Gekozen fragment ::
^^^^^^^^

In het verslag van oktober 2002 werd vooruitgang gemeld op het gebied van de aanpassing van de wetgeving en de versterking van de bestuurlijke capaciteit in de landbouwsector. Op visserijgebied viel er enige vooruitgang waar te nemen, vooral wat het beheer van de natuurlijke rijkdommen, de inspecties en het toezicht betreft.

In het verslag van november 2003 wordt aangetoond dat Estland in het algemeen zijn verplichtingen nakomt. Wat de visserij betreft, voldoet Estland aan zijn voornaamste verbintenissen. Het land moet alleen zijn inspanningen vergroten om zijn administratieve structuren te versterken.

Het toetredingsverdrag is ondertekend op 16 april 2003 en de toetreding vond plaats op 1 mei 2004.

ACQUIS COMMUNAUTAIRE

Het gemeenschappelijk landbouwbeleid (GLB) heeft ten doel een moderne landbouw te ontwikkelen of in stand te houden die de agrarische gemeenschap een billijke levensstandaard en de consument de levering van landbouwproducten tegen redelijke prijzen garandeert, met, binnen de EG, vrij verkeer van landbouwproducten.

De Europa-Overeenkomst vormt het juridische kader voor de handel in landbouwproducten tussen Estland en de Gemeenschap en heeft ten doel de samenwerking tussen de partijen te bevorderen met het oog op de modernisering, herstructurering en privatisering van de landbouw en de agro-industriële sector in het land, en op de vaststelling van normen voor de fytosanitaire sector. Het Witboek over de landen van Midden- en Oost-Europa en de interne markt heeft betrekking op de veterinaire en fytosanitaire controles, de controle op diervoeding en de afzetvoorschriften voor bepaalde producten. Deze regelgeving heeft ten doel de consument, de volksgezondheid en de gezondheid van dieren en planten te beschermen.

Het gemeenschappelijk visserijbeleid omvat de gemeenschappelijke marktordening, het structuurbeleid, de met derde landen gesloten overeenkomsten, het beheer en de instandhouding van de visbestanden en het wetenschappelijk onderzoek op de betrokken terreinen.

In de Europa-Overeenkomst zijn bepalingen over de handel in visserijproducten met de Gemeenschap opgenomen. Het Witboek voorziet niet in maatregelen op dit gebied.

EVALUATIE

Landbouw

Estland is erin geslaagd zijn verbintenissen op een aantal nauwkeurig afgelijnde gebieden na te komen, meer bepaald in een eerste periode het kwaliteitsbeleid en de biologische landbouw, het informatienet inzake landbouwbedrijfsboekhoudingen en de staatssteun. Wat de gemeenschappelijke marktordeningen betreft zijn alleen de maatregelen betreffende zuivelproducten nog niet vastgesteld. In de veterinaire sector voldoet Estland aan zijn verplichtingen ten aanzien van de te nemen maatregelen voor de beheersing van dierenziekten, het dierenwelzijn en de zoötechniek. Op de andere veterinaire gebieden moeten er snel maatregelen worden getroffen omdat het land anders onmogelijk tijdig klaar kan zijn. Ook voor de bescherming van de volksgezondheid zijn nog grotere inspanningen nodig.

Er moet ook nog werk worden geleverd op fytosanitair en volksgezondheidsgebied, het betalingsorgaan voor het GLB, het geïntegreerd beheers- en controlesysteem en de daadwerkelijke invoering van commerciële mechanismen.

Visserij

Estland komt zijn verplichtingen op het gebied van de staatssteun en de internationale overeenkomsten na. Afgezien daarvan komt het land slechts een deel van zijn verbintenissen op andere gebieden na, zoals de afbouw van de vloot, de inspecties en controles met betrekking tot de structurele maatregelen en het marktbeleid. Estland moet ook de samenwerking verbeteren tussen de diverse administratieve instanties voor het visserijbeleid.

^^^^^^^^

Opdracht 1 :: Schrijf uit het fragment letterlijk over van "In het verslag van november" tot "structuren te versterken.".
Opdracht 2 :: Welke onderdelen omvat het gemeenschappelijk visserijbeleid volgens het fragment? Noem ze allemaal.
Opdracht 3 :: Vat de alinea in het fragment die begint met "Estland komt zijn verplichtingen" samen in een korte opsomming met de belangrijkste feiten.

Aangeleverde records ::
^^^^^^^^

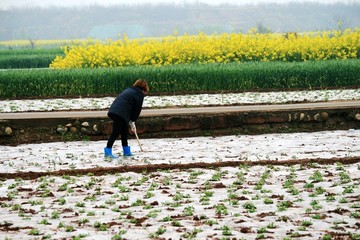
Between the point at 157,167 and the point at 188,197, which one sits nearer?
the point at 188,197

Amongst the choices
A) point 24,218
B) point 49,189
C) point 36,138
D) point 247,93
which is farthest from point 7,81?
point 24,218

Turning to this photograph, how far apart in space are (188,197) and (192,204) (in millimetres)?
449

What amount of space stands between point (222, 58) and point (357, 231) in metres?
27.0

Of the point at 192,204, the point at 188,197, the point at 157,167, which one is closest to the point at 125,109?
the point at 157,167

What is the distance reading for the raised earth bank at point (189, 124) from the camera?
17.2 meters

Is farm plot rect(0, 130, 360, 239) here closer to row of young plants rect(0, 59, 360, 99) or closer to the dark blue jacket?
the dark blue jacket

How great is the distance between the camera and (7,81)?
88.6ft

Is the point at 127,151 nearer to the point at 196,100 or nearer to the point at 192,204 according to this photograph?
the point at 192,204

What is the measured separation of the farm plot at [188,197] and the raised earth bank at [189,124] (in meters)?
2.19

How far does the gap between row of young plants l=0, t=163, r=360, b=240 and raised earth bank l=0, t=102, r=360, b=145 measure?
5.22 metres

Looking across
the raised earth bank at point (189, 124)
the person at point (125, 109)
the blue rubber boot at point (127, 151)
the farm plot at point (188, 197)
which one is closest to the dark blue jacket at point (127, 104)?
the person at point (125, 109)

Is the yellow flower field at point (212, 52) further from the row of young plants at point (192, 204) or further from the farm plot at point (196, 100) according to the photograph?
the row of young plants at point (192, 204)

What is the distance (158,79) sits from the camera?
2683 centimetres

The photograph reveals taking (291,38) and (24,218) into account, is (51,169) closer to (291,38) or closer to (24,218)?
(24,218)
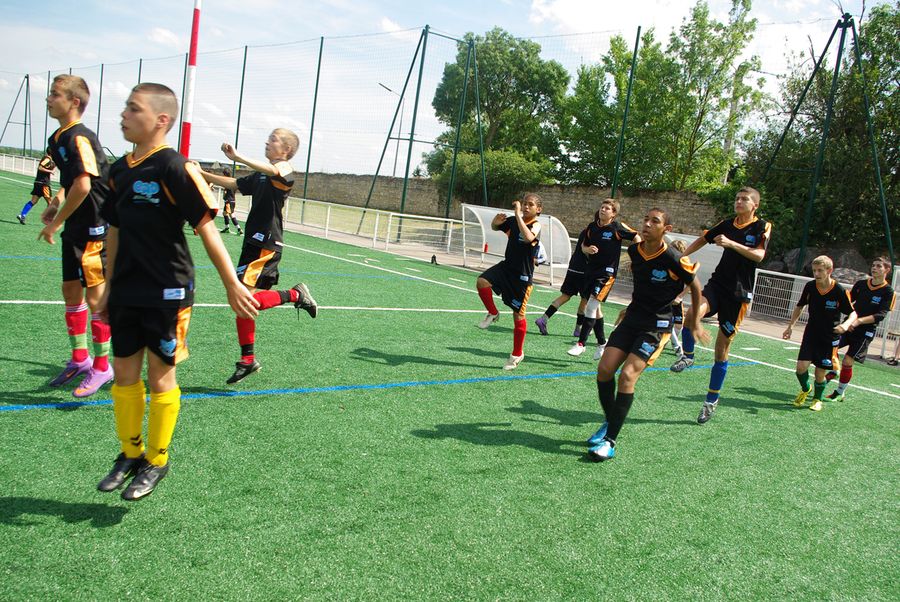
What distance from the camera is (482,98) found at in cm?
4588

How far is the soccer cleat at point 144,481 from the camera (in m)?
2.94

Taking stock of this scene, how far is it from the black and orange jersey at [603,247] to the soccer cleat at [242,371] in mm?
4662

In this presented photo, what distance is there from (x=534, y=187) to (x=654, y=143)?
5441 millimetres

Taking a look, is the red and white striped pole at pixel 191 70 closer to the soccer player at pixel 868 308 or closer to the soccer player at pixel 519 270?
the soccer player at pixel 519 270

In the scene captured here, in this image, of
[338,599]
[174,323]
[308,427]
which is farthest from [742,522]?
[174,323]

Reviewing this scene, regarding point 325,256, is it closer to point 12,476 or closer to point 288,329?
point 288,329

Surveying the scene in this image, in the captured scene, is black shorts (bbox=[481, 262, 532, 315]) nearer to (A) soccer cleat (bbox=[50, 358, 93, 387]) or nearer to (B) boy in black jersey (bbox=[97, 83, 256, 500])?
(A) soccer cleat (bbox=[50, 358, 93, 387])

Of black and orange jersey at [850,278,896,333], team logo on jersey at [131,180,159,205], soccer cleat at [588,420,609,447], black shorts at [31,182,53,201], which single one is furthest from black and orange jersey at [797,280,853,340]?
black shorts at [31,182,53,201]

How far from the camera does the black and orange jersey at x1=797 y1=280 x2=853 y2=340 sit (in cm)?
689

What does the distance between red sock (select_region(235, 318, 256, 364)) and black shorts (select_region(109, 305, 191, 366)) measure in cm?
227

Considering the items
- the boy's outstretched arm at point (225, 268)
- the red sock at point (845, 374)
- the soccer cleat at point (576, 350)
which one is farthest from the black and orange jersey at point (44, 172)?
the red sock at point (845, 374)

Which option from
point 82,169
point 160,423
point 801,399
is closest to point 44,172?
point 82,169

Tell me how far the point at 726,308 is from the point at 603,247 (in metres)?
2.38

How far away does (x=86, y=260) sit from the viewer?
4418mm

^^^^^^^^

Uitwerking 1 ::
In het verslag van november 2003 wordt aangetoond dat Estland in het algemeen zijn verplichtingen nakomt. Wat de visserij betreft, voldoet Estland aan zijn voornaamste verbintenissen. Het land moet alleen zijn inspanningen vergroten om zijn administratieve structuren te versterken.

Uitwerking 2 ::
- de gemeenschappelijke marktordening
- het structuurbeleid
- de met derde landen gesloten overeenkomsten
- het beheer en de instandhouding van de visbestanden
- het wetenschappelijk onderzoek op de betrokken terreinen

Uitwerking 3 ::
- Nagekomen verplichtingen: staatssteun en internationale overeenkomsten.
- Slechts gedeeltelijk nagekomen: afbouw van de vloot, inspecties en controles bij de structurele maatregelen, en het marktbeleid.
- Nog te verbeteren: de samenwerking tussen de administratieve instanties voor het visserijbeleid.